Sobre los afectos y la imposibilidad del contacto físico

Uno de los tantos aspectos que la pandemia ha trastocado es el de las relaciones afectivas. Los abrazos, las caricias y los besos que daban corporeidad a los vínculos se han convertido en un privilegio. El anhelo de la textura y la calidez por el contacto físico con nuestros seres queridos revelan lo fundamental de pequeños actos antes considerados protocolarios. Su ausencia obliga a plantear nuevas formas de acercamiento que no impliquen la presencia palpable y se construyan, en cambio, con ayuda de otras herramientas como la tecnología y lo digital. Esta reconfiguración en la demostración de los afectos es lo que exploran las obras a continuación enunciadas. En ellas se adivina el deseo de subsanar la distancia entre los cuerpos a la que nos vemos forzados, de procurar gestos de expresión y cuidados colectivos en medio de la imposibilidad física.

Bitácora de un Abrazo Lejano es un proyecto de fotografía y video con el que su creador, Aldo S., “visita” a familiares, amigos y otras personas de la Ciudad de México; todo por medio de un dron. Desde sus hogares, lo reciben a través de una ventana, un balcón o una azotea, por donde el dispositivo volador se acerca. Las personas queridas a las que no ha visto durante semanas saludan al aparato como si se tratase de él mismo, le dejan ver parte de los espacios que habitan durante la cuarentena y de quienes los comparten con ellas. Posteriormente, narran su experiencia de encierro, de adaptación y, a veces, también de pérdida. Los testimonios se unen a las imágenes tomadas por el dron en videos que resultan sumamente íntimos y familiares. La iniciativa, compartida a través de una cuenta de Instagram, detona otras formas de viajar, de mirar la ciudad, de hacerse presente en ella y, sobre todo, de acercase afectivamente más allá de lo tangible.

Por su parte, en Besos, que forma parte del proyecto Artes vivas del Museo Universitario del Chopo, la artista Toztli Abril de Dios explora los contactos piel a piel entre los habitantes de su casa: su madre, su hijo y ella, únicas personas con quien puede detentar el privilegio del estrechamiento de los cuerpos. Los besos y los abrazos, que parecieran ser gestos del pasado, aparecen mediante imágenes que sugieren la intimidad fundamental entre quienes se aman. La artista toma distancia de aquello que considerábamos cotidiano y ahora se ha vuelto un lujo: la experiencia táctil con lxs otrxs. Además, deja ver la existencia de cierta sensualidad simple en el roce de los cuerpos, misma de la que en cierto sentido somos privados durante el encierro.

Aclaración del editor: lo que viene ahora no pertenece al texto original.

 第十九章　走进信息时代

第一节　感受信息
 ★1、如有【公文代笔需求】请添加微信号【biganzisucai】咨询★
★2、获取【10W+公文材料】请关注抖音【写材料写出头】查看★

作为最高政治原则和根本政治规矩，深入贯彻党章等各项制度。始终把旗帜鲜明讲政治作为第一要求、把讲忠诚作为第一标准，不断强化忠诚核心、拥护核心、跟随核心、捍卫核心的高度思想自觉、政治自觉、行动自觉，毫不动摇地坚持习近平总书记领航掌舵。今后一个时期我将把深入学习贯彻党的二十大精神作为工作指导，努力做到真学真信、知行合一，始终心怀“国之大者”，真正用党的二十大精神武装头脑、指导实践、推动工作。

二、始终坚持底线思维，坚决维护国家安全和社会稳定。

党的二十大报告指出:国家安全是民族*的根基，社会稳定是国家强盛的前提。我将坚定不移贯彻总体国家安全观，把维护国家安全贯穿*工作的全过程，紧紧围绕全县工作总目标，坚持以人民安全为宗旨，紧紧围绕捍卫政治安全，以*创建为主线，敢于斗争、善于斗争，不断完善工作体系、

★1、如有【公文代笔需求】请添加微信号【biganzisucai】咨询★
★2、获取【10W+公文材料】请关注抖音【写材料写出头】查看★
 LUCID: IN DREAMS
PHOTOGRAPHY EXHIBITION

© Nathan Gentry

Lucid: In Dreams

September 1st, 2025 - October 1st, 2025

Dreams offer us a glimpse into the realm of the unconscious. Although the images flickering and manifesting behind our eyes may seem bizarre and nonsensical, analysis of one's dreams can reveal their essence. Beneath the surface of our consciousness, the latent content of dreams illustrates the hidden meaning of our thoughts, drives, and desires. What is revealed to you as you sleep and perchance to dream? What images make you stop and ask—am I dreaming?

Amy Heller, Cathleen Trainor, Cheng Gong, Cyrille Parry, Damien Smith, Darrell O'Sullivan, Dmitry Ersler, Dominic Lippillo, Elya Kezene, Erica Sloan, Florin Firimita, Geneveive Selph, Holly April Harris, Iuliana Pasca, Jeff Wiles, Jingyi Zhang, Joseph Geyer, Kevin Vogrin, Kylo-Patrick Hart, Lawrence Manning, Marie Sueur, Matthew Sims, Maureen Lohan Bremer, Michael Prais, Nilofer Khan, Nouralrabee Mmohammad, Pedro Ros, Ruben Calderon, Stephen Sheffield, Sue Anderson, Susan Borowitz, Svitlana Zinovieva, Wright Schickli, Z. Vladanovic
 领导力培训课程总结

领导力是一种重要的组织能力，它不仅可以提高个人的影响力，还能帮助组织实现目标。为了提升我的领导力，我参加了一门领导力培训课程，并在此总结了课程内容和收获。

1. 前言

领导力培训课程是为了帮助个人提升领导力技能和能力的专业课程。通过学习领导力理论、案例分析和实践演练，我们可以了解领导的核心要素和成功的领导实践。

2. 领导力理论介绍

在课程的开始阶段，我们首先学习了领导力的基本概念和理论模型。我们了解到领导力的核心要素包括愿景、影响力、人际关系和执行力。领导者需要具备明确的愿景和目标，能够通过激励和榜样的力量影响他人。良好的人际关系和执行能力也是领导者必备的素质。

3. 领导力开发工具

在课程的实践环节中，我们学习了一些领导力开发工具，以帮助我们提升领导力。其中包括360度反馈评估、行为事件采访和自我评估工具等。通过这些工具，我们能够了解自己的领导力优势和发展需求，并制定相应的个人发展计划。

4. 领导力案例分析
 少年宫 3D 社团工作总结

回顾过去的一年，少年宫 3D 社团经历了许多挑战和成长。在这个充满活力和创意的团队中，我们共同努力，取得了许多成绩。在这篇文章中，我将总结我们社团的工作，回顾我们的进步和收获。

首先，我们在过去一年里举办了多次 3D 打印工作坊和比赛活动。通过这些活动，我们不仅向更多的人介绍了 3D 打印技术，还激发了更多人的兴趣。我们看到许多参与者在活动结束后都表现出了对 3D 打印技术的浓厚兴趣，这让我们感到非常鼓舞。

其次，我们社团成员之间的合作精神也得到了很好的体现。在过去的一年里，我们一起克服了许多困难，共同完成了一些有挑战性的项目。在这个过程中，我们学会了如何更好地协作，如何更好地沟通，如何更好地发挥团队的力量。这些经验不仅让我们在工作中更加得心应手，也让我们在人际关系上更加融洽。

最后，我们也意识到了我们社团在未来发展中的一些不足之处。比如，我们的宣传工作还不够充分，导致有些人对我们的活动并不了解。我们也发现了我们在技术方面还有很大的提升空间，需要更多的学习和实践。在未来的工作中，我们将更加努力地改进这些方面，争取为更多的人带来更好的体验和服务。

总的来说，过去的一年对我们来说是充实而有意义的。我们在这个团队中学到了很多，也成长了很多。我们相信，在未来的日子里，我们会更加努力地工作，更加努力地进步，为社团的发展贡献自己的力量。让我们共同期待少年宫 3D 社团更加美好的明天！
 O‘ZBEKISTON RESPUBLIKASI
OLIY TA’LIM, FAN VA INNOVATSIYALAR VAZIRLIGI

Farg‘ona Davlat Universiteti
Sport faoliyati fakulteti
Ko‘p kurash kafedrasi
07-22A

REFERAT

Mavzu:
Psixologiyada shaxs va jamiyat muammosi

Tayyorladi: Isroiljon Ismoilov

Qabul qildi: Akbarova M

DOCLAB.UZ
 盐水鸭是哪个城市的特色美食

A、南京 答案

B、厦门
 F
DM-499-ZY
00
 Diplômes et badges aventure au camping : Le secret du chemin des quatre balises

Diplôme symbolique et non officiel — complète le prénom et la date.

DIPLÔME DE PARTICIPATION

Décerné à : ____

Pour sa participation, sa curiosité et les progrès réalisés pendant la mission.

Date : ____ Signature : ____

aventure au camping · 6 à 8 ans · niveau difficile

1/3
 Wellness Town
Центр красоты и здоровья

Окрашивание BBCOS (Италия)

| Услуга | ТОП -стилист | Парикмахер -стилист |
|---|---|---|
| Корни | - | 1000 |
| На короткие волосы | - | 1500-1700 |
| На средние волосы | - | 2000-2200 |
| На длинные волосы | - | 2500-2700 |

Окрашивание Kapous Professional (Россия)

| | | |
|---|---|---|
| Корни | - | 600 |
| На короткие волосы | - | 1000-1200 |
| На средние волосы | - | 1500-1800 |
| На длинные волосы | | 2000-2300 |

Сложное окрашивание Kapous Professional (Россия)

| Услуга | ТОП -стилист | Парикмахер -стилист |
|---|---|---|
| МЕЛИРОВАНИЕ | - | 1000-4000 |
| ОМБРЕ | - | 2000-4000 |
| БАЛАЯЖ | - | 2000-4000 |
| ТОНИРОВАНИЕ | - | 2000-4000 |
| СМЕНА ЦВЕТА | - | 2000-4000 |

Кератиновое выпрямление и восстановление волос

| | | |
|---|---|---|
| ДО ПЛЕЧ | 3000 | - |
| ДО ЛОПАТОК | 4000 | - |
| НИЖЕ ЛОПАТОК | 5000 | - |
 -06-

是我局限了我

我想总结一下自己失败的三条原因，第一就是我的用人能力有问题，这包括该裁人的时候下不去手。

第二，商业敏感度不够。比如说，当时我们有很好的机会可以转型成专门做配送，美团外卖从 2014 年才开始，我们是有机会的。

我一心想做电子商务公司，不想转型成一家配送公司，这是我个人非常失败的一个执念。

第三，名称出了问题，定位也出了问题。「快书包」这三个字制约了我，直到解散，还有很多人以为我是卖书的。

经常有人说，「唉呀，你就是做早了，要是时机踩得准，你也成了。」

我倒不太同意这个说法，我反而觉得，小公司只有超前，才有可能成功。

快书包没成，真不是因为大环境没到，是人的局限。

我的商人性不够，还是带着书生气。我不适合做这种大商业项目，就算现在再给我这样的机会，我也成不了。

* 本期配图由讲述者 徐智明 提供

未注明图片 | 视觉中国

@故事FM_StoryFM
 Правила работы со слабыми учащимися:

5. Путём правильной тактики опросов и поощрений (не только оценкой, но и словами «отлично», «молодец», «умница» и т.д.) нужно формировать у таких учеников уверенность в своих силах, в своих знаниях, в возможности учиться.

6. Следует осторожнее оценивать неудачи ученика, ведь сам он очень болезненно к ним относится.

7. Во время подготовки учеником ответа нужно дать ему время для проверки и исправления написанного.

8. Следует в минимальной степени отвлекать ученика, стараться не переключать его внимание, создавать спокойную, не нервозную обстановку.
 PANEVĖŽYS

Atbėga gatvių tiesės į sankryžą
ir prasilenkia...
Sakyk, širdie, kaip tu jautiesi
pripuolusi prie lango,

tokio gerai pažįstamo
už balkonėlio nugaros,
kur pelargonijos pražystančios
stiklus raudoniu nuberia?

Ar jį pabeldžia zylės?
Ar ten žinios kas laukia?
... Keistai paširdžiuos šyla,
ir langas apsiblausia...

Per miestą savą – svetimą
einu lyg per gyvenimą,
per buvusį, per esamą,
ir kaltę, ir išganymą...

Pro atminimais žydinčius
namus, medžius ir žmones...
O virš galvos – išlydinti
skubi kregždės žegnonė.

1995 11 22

La incapacidad del contacto físico adquiere matices particularmente dolorosos cuando se trata de despedir a un ser querido enfermo. La crisis sanitaria nos ha privado también de los gestos y rituales de luto en los que la presencia resultaba fundamental para la elaboración del duelo. Ahora somos obligados a despedirnos de cuerpos a los que no vemos, no tocamos y no abrazamos por última vez. Ante esto, Rafael Lozano-Hemmer ha generado un memorial virtual y participativo en el que se recuerda y honra a las víctimas de COVID-19. Dentro de la plataforma La arena fuera del reloj, los deudos son invitados a subir una fotografía de la persona amada que partió, la cual es dibujada lentamente con la arena que traza un programa robotizado y que posteriormente se coloca junto al resto. A las imágenes se suman pequeñas dedicatorias, entre las que se leen agradecimientos y conmovedoras despedidas. Con el carácter de una obra pública, la pieza se construye a partir del testimonio de cada persona que comparte su duelo, dignificando su sentir. La plataforma humaniza aquella cifra que se actualiza y crece diariamente, pero que nada refleja del dolor y la experiencia particular detrás de cada muerte.

La Arena Fuera del Reloj, de Rafael Lozano-Hemmer, puede visitarse aquí. La plataforma continúa abierta para la participación.

Cada una de estas iniciativas ofrece un intento por transformar las condiciones de aislamiento a las que nos ha forzado la epidemia. Aunque con reflexiones específicas, convergen en el afán por hacer soportable la lejanía de quienes amamos. Nos permiten ejercer, aunque sea parcialmente, nuestro derecho al duelo, a la expresión de los afectos y a la búsqueda de alternativas para ello.